··· EXERCISE INPUTS

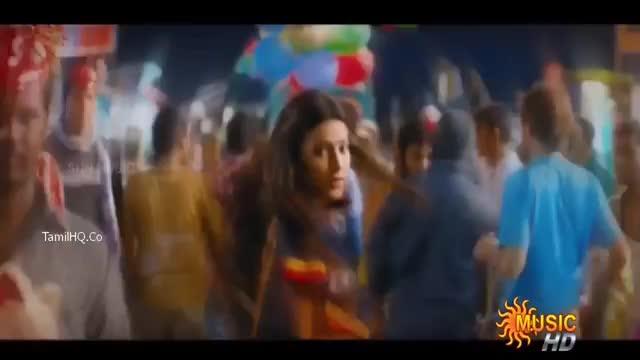 Album | Love | mashup | boys | Tamil Whatsapp Status Videos | KunduBulb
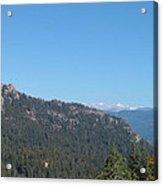 Sierra Nevada Mountains 3 Acrylic Print by Naxart Studio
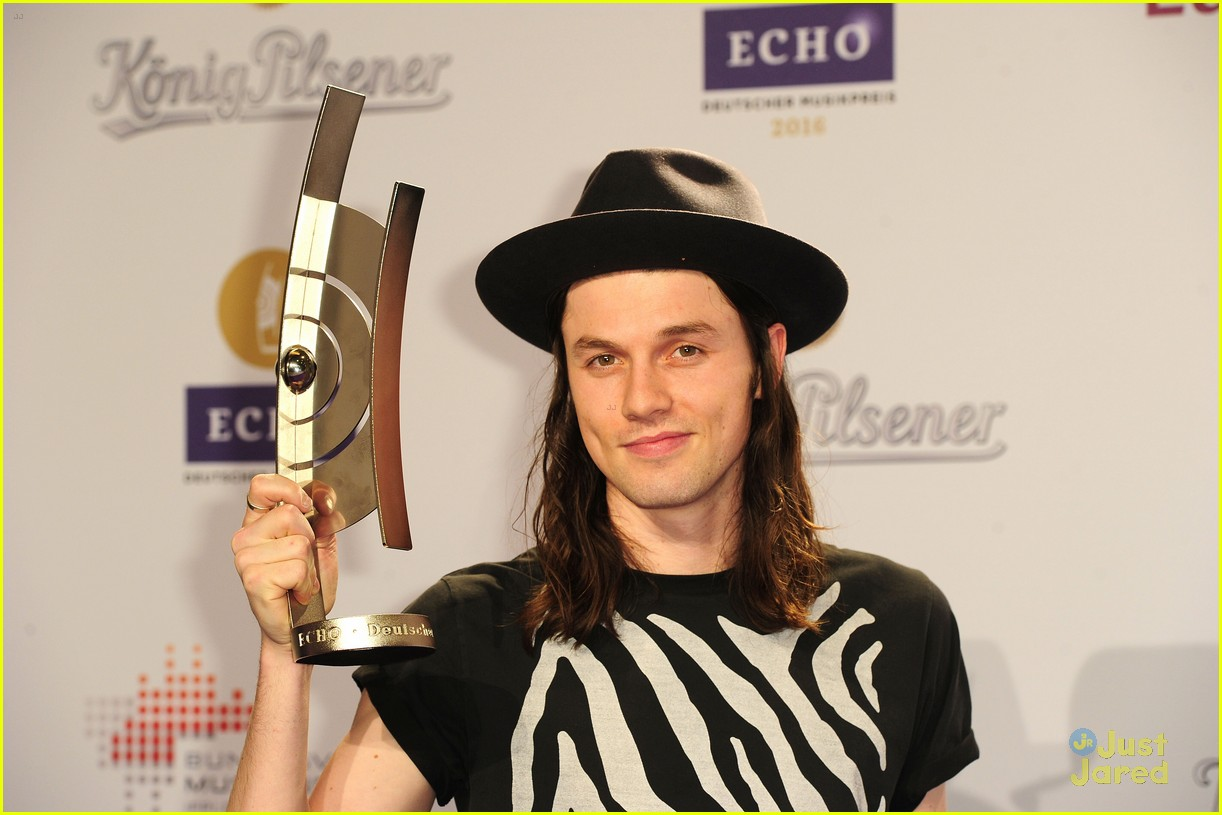james bay echo awards winner best newcomer 12
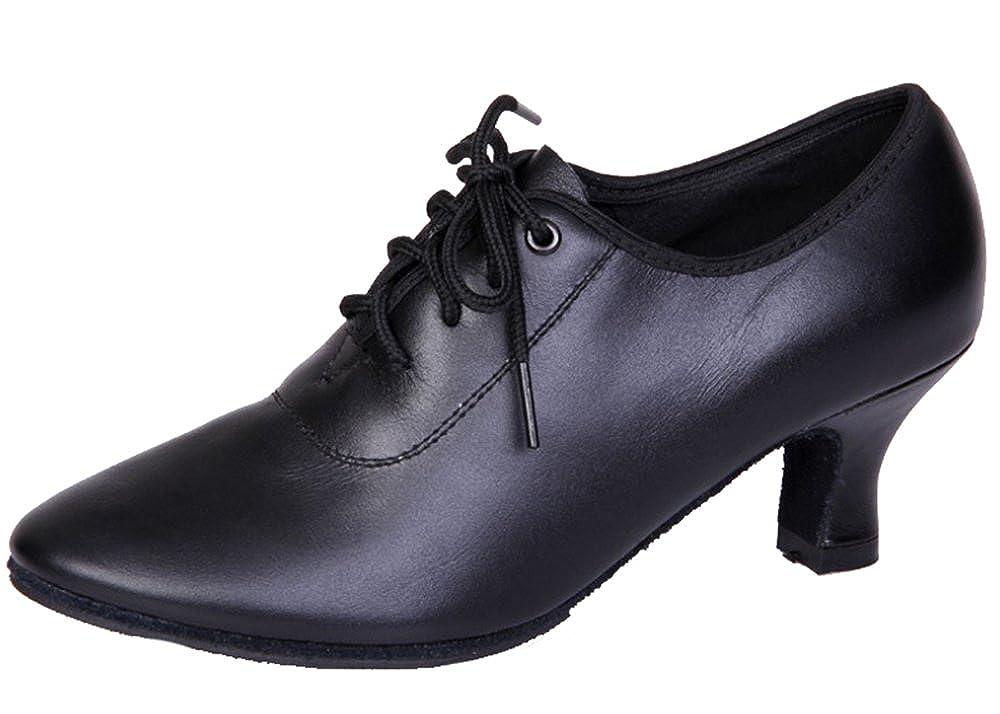 Dayiss Damen Tanzschuhe Leder Latein Leder Tanzschuhe Standard & Latein mit Absatz Trainer Schuhe Schwarz mit Absatz 5.5cm ac7a19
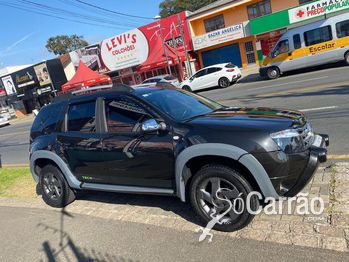Renault duster TECH ROAD 2.0 16V HIFLEX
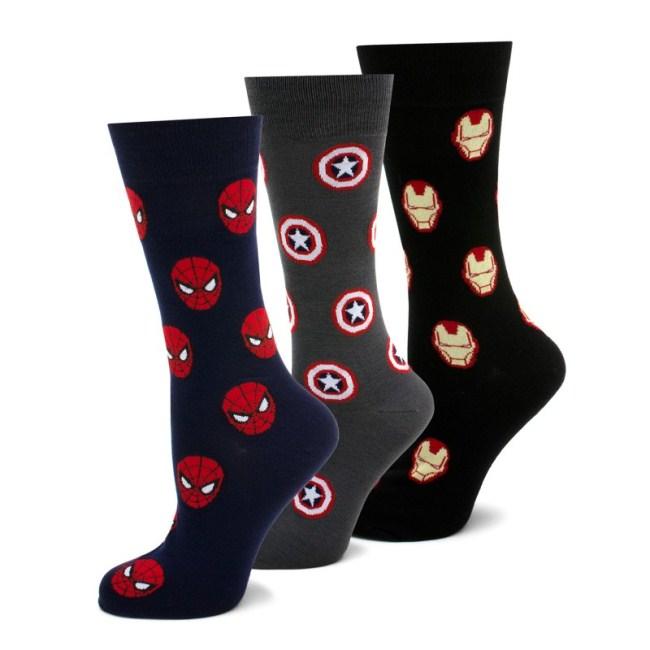 Marvel Heroes 3 Pair Socks Gift Set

······

→ **INSTRUCTIONS FOR THE TASK**: Word for word, repeat the data above with the pictures left out.

→ **SOLUTION TO THIS PROBLEM**:
 Album | Love | mashup | boys | Tamil Whatsapp Status Videos | KunduBulb
 Sierra Nevada Mountains 3 Acrylic Print by Naxart Studio
james bay echo awards winner best newcomer 12
 Dayiss Damen Tanzschuhe Leder Latein Leder Tanzschuhe Standard & Latein mit Absatz Trainer Schuhe Schwarz mit Absatz 5.5cm ac7a19
Renault duster TECH ROAD 2.0 16V HIFLEX
 Marvel Heroes 3 Pair Socks Gift Set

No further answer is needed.